Before the closing ceremony, Young Circom was an opportunity for the participants in the Circom Journalism Workshop, which the Thomson Foundation had organised before and during the conference, to show delegates what they had been doing. A young journalist from Slovakia introduced a half-hour film made by the workshop team. It
contained a series of features about Grado and its surrounding area. These showed excellent television techniques, with well-composed sequences of shots, very good natural sound, many human examples, and interesting narrative structures, all presented in a second language, English, with style and imagination. On behalf of the trainees, Suzanna the presenter appealed directly to any bosses present to allow the young journalists to try such techniques when they returned to their home stations, and not to ignore or obstruct their fresh ideas!
As the conference closed with votes of thanks for all involved in the organisation, it was clear that Circom 2003 had been a big success. The facilities were good. The production team had been very helpful. There had been much more use of visual aids than in previous years, with more speakers using video-clips or PowerPoint for illustrations. A conference of TV professionals should use well-prepared visual aids; this year there was good progress in that direction. There had been some excellent speakers.

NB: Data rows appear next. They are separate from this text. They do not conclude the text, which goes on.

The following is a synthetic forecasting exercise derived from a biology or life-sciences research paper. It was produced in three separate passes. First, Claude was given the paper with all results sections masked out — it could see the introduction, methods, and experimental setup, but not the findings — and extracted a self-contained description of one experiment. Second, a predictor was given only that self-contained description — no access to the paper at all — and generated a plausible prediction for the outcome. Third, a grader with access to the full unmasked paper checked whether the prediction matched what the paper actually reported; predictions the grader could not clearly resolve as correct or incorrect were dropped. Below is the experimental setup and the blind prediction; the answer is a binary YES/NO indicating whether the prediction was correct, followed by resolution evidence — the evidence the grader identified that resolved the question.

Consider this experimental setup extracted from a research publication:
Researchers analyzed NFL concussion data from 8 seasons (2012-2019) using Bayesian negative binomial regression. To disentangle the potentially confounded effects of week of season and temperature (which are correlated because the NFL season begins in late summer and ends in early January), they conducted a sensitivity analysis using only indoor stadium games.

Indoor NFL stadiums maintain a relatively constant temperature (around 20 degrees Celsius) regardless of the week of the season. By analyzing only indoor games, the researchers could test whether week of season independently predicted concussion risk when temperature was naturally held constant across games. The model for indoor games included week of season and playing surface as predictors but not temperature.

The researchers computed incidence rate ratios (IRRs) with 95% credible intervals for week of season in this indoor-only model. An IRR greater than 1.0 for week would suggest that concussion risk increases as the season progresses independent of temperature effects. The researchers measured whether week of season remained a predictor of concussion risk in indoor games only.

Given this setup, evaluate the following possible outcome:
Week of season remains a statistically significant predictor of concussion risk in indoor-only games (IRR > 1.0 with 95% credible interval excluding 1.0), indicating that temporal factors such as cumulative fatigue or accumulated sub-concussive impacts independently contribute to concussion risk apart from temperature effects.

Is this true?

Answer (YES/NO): NO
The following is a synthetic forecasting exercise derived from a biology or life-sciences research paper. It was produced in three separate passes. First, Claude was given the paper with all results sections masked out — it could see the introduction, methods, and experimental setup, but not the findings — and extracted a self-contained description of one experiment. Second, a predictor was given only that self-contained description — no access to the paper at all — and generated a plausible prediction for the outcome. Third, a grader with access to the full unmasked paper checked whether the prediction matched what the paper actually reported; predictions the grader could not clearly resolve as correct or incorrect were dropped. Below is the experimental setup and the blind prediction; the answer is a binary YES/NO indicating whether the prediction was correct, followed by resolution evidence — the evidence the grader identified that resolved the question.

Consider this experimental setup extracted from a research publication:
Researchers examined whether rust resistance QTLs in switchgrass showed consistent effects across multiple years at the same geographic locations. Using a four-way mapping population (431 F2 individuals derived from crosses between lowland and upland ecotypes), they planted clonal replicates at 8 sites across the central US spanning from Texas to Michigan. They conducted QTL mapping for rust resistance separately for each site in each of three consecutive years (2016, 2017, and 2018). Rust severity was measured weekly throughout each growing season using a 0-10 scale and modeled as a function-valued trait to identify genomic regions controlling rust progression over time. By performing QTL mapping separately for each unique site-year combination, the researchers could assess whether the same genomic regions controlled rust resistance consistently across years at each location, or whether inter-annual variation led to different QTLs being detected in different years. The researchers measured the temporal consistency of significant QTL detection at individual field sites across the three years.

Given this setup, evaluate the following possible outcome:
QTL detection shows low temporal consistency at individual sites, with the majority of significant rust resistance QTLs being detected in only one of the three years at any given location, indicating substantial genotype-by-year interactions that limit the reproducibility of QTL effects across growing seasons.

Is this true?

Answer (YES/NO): NO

For the future, Circom might consider limiting the number of speakers on stage for each session. Some sessions had involved too many speakers, over-running the time, and preventing any meaningful interaction with the audience. Perhaps the plenary hall was a little too large. And some sessions were not well-attended as they were competing with a busy Co-production workshop. A reduction in the number of main sessions might be worth considering. But overall the 2003 conference has been one of Circom’s most enjoyable and interesting events. The feedback from delegates has been very positive.
The success of Grado will be hard to follow in 2004, when TVP3 in Poland will host the conference. The Director of TVP Wroclaw, Richard Novak, ended the conference by inviting delegates to his city in May next year, and showed a film about this vigorous international city, situated near the borders with Germany and the Czech Republic. It will
be particularly appropriate for the 22nd Circom conference to be in Poland, by far the largest of the 10 countries which will join the EU on May 1st 2004, ending two generations of division in the heart of Europe. And Circom will be meeting during the campaign for elections to the European Parliament, with the accession countries taking part for the first time.
In summary, it is clear that all who attended Circom 2003 can look back on the 3-day conference, the board meeting, the co-production workshops, the Prix Circom, the training workshop, and the informal networking during the wonderful social programme, and say that in Grado we were definitely "Connecting Successfully!"
RICK THOMPSON Director T-Media. Conference Presenter.